→ Текст
##############################

Роковой жребий выпадет в грядущем обоим: и самодержцу, и поэту…
Вот запись из дневника великого князя Александра Николаевича, сделанная 29 января 1837 года: «Во время обеда узнали, что бедный Пушкин от раны скончался в ? 3 часа…»
Сколь много сострадания и боли заключено в этой скупой записи!
По словам петербургского приятеля поэта Николая Любимова, чиновника Министерства иностранных дел, а затем сенатора, в скорбные январские дни цесаревич приезжал в дом на Мойке, чтобы справиться о самочувствии Пушкина.
Достойно удивления, что умирающий Пушкин в последние свои земные часы вспоминает о цесаревиче…
В апреле 1834 года Пушкин не явился в Зимний дворец, где пышно отмечалось совершеннолетие наследника Александра Николаевича, чтобы засвидетельствовать свои верноподданнические чувства, хотя и подробно описал в дневнике торжество, назвав его «государственным и семейственным».
В письме к жене поэт сообщил главную петербургскую новость: «Нынче великий князь присягал; я не был на церемонии, потому что рапортуюсь больным, да и в самом деле не очень здоров». Но и пожалел, «что не видел сцены исторической и под старость нельзя… будет говорить об ней как свидетелю». И всё же со всей твёрдостью заявил: «К наследнику являться с поздравлениями и приветствиями не намерен; царствие его впереди, и мне, вероятно, его не видать».
К несчастью, слова те оказались пророческими. Не привелось Александру Сергеевичу дожить до судьбоносного дня – увидеть свободную Россию под скипетром нового монарха.

##############################

→ Исходные материалы
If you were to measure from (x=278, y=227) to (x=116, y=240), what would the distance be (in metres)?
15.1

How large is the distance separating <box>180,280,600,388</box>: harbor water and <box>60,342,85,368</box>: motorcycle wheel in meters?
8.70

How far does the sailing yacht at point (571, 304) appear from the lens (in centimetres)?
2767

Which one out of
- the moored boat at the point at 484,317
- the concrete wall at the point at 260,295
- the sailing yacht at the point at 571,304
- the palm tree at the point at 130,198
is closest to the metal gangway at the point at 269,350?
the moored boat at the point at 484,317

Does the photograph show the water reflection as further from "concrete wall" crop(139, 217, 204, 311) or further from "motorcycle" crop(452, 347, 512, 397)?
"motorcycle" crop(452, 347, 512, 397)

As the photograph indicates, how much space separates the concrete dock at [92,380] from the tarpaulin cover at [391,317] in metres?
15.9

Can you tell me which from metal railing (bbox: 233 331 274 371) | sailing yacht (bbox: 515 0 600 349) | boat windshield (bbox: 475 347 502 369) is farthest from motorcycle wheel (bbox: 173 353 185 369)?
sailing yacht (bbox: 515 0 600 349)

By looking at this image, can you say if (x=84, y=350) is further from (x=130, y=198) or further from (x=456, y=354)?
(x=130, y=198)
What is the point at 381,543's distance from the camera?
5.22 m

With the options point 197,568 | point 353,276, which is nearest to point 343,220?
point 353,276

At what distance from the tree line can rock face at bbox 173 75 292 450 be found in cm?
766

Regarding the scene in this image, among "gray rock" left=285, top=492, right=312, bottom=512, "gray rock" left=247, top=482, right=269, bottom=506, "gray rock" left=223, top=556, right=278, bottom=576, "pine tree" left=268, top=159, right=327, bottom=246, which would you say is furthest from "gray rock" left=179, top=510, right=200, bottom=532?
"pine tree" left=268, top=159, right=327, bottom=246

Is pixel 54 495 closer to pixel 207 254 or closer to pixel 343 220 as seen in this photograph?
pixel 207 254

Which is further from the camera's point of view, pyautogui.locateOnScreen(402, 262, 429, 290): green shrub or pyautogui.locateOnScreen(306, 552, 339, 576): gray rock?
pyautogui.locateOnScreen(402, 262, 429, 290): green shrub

##############################

→ Условия задания
a: Выпишите из текста о Пушкине и цесаревиче все цитаты из письма поэта к жене.
b: Сократите абзац текста о Пушкине и цесаревиче, начинающийся словами «В апреле 1834 года», и сохраните его главные факты.
c: Продолжите текст о Пушкине и цесаревиче после его последней фразы.

→ Ответы по заданиям
a:
1. «Нынче великий князь присягал; я не был на церемонии, потому что рапортуюсь больным, да и в самом деле не очень здоров».
2. «что не видел сцены исторической и под старость нельзя… будет говорить об ней как свидетелю».
3. «К наследнику являться с поздравлениями и приветствиями не намерен; царствие его впереди, и мне, вероятно, его не видать».

b: В апреле 1834 года Пушкин не пришёл в Зимний дворец на пышное празднование совершеннолетия наследника Александра Николаевича. При этом он подробно описал торжество в дневнике и назвал его «государственным и семейственным».

c:
Увижу ль, о друзья! народ неугнетенный
И Рабство, падшее по манию царя…
Именно Александру II суждено было подписать столь долгожданный манифест об отмене крепостного права и войти в историю России Царём-Освободителем!
«Царь с евангельскою душою, с любовью к ближнему святою» – эти тютчевские строки выверены всей жизнью Александра II. И особенно зримо – участием к семье Пушкина: к помощи императора не единожды прибегали вдова и дети поэта, – не было случая, чтобы он ответил отказом.
Нет, не уберегли милостивого Государя от злой смерти ни царская охрана, ни вышколенные жандармы, ни его ангел Катя.
Злодейское покушение на Александра II 1 марта 1881 года. Художник Порфирьев. 1881 г.
…Александр II мученически умирал в дворцовых покоях. Как вспоминала княгиня Мария Мещерская: «Император уже потерял сознание и оставался весь бледный, с восковым лицом, с лёгкой раной над бровью. На обеих ногах кости были совершенно раздроблены…»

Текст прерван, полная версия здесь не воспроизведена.